***** Supplied data

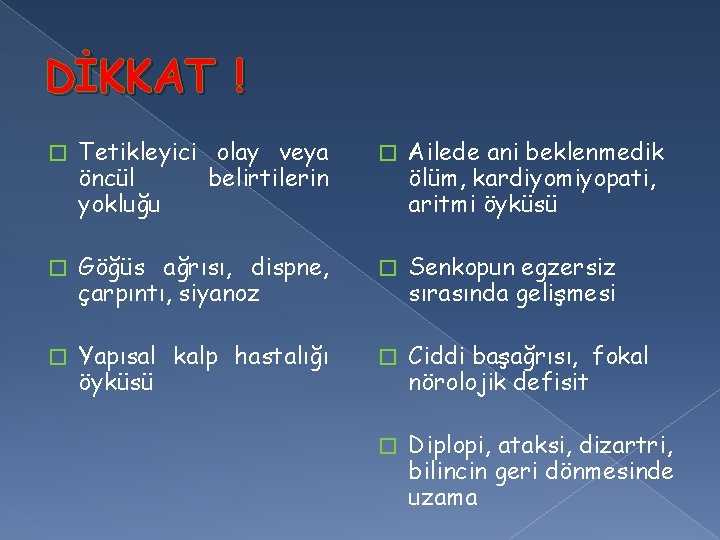 DİKKAT !

Tetikleyici olay veya öncül belirtilerin yokluğu

Göğüs ağrısı, dispne, çarpıntı, siyanoz

Yapısal kalp hastalığı öyküsü

Ailede ani beklenmedik ölüm, kardiyomiyopati, aritmi öyküsü

Senkopun egzersiz sırasında gelişmesi

Ciddi başağrısı, fokal nörolojik defisit

Diplopi, ataksi, dizartri, bilincin geri dönmesinde uzama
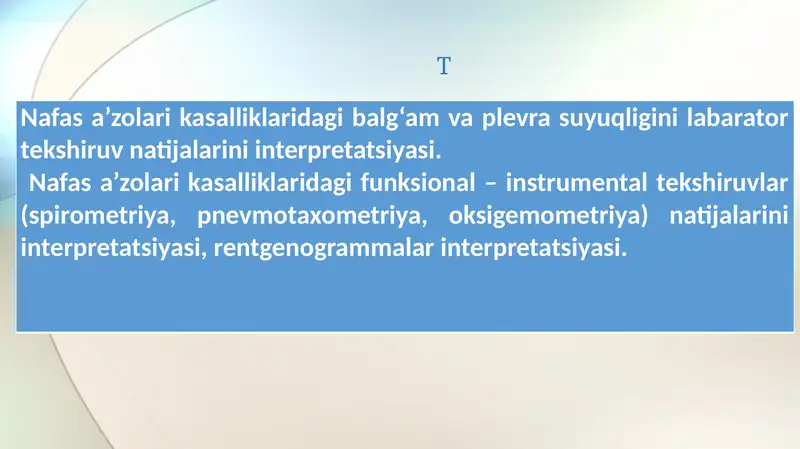 T

Nafas a’zolari kasalliklaridagi balg‘am va plevra suyuqligini labarator tekshiruv natijalarini interpretatsiyasi.

Nafas a’zolari kasalliklaridagi funksional – instrumental tekshiruvlar (spirometriya, pnevmotaxometriya, oksigemometriya) natijalarini interpretatsiyasi, rentgenogrammalar interpretatsiyasi.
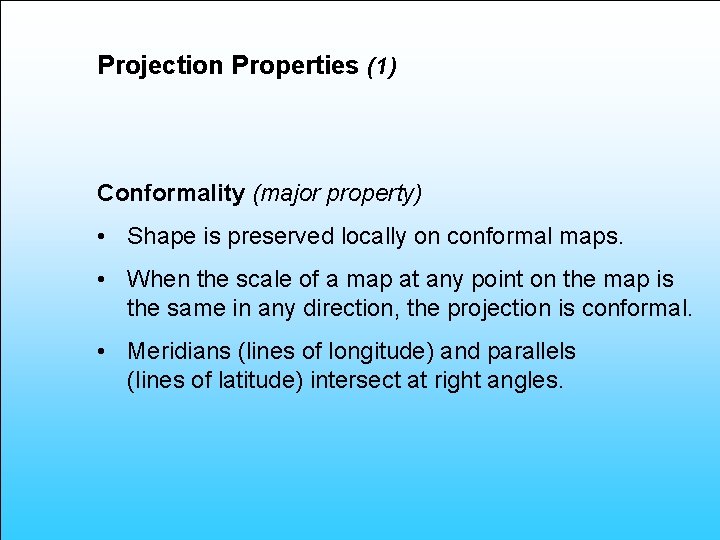 Projection Properties (1)

Conformality (major property)

• Shape is preserved locally on conformal maps.

• When the scale of a map at any point on the map is the same in any direction, the projection is conformal.

• Meridians (lines of longitude) and parallels (lines of latitude) intersect at right angles.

**********

* _Exercise goal_: Please transcribe exactly the part of the records that opens with the line containing "Ciddi başağrısı, fokal nörolojik defisit" and closes with the line containing "Nafas a’zolari kasalliklaridagi balg‘am", both ends included, and leave out the pictures.

* _Response area_:
Ciddi başağrısı, fokal nörolojik defisit

Diplopi, ataksi, dizartri, bilincin geri dönmesinde uzama
 T

Nafas a’zolari kasalliklaridagi balg‘am va plevra suyuqligini labarator tekshiruv natijalarini interpretatsiyasi.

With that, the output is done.